Season’s greetings to all of you out there!  I’ve been thinking a lot about what it means to be a good person.  The deeper I think about this, the less I feel I know.  I think we all have an intuitive sense of what it means, but none of us really knows for sure.  I don’t mean to disparage any religion, by saying that.  If there is a God, I guess He/She/It must know.  But, if so, how do we know what God knows?  Some religions say that their holy book tells us this, but how do we know which holy book, if any, is right?

Alan Watts, the former Anglican minister who lectured on eastern religion from the 1950’s through the 1970’s, recounted a story in which a proselytizer tried to convince him that it made sense that God would give humanity a book to explain how everything worked.  Watts responded that he certainly hoped not, for such a book would destroy our minds.  Creation, he thought, is far too complex for us mortals to get our minds around.  Couldn’t the same thing be said about ethics? 

I can’t think of a single religious teaching or ethics philosophy that tells me exactly how to navigate every single moral dilemma.  The best we get are some basic guidelines and wisdom teachings to guide us.  Do we go with Immanuel Kant’s idea that we should ask “how would it be if we all did that”?    John Stuart Mill’s idea that we should try to maximize everyone’s happiness?  Aristotle’s idea that virtues are balance points between twin vices?  None of them seem to really cover everything.

Religions give us wisdom, like the Golden Rule (treat others the way you’d want to be treated).  It’s a good general guideline, but, if you really think it through, it doesn’t really help you through everything.  We know, for example, that different people have different personalities.  An extrovert might follow the Golden Rule by shouting “hi” to an introvert across the room, not realizing that this may overwhelm the introvert.  The introvert might not talk to an extrovert who’s reading a book in the corner, feeling that they may want peace and quiet, when, in fact, the extrovert might be hoping for some attention.

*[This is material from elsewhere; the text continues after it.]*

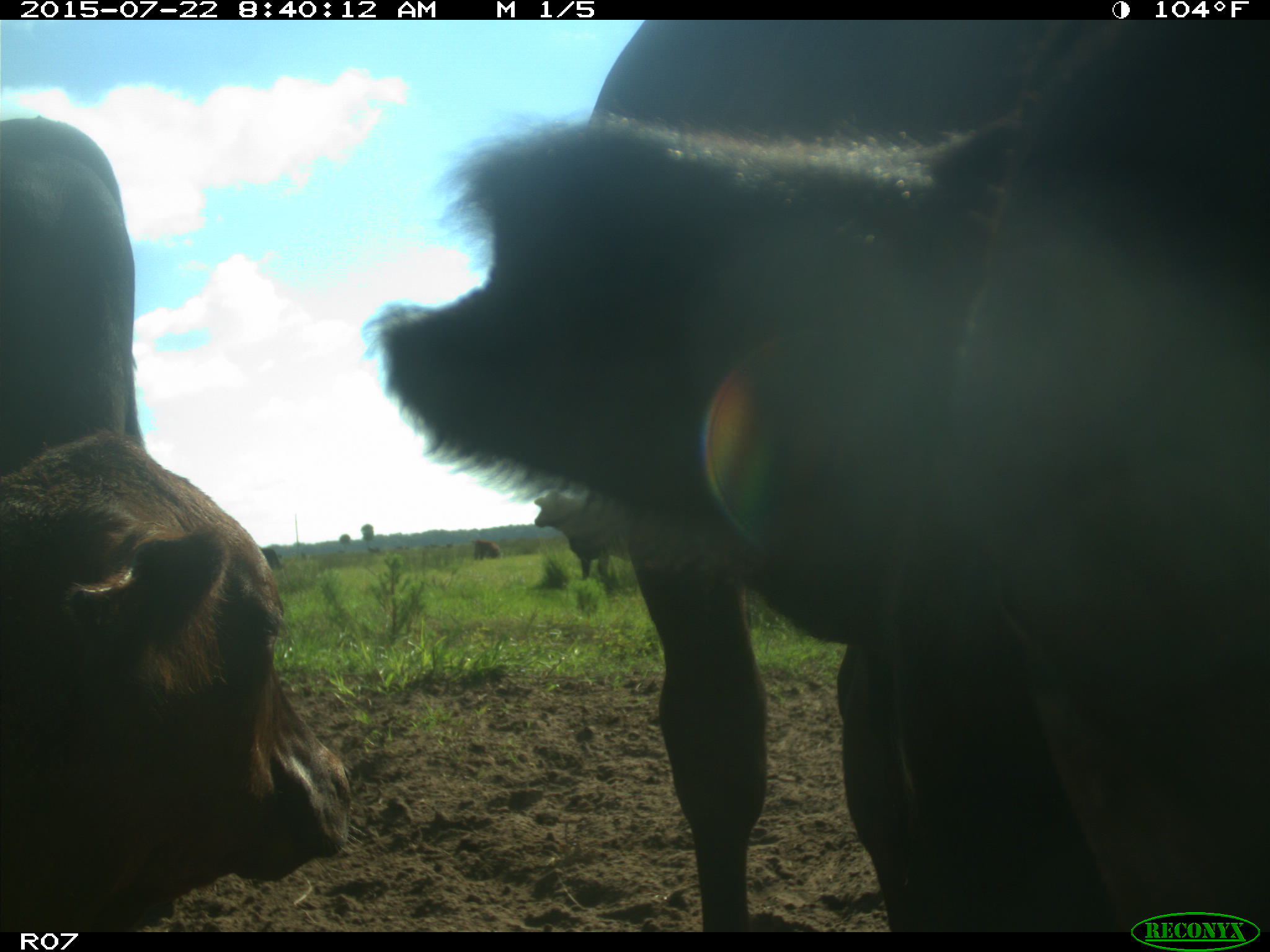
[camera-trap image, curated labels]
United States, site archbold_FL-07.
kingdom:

I personally like the idea that we just shouldn’t hurt people, but that seems impossible.  What about self-defense?  What about offending people?  If we always worried about offending people, we’d never say anything, because, if social media has taught us anything, it’s that someone, somewhere will be offended by just about anything we communicate.

I humbly suggest that none of us really knows for sure what it means to be good.  Still, I think we should try to be good. Humanity is too precious to do otherwise.  Fortunately, many of us have good ideas that guide us. Somehow, we muddle through. 

As we near the winter solstice, I hope that, whatever your religion, or lack thereof, the new light of a new year renews us in our resolve to try to be good, by our own lights.  May the Light bless us all.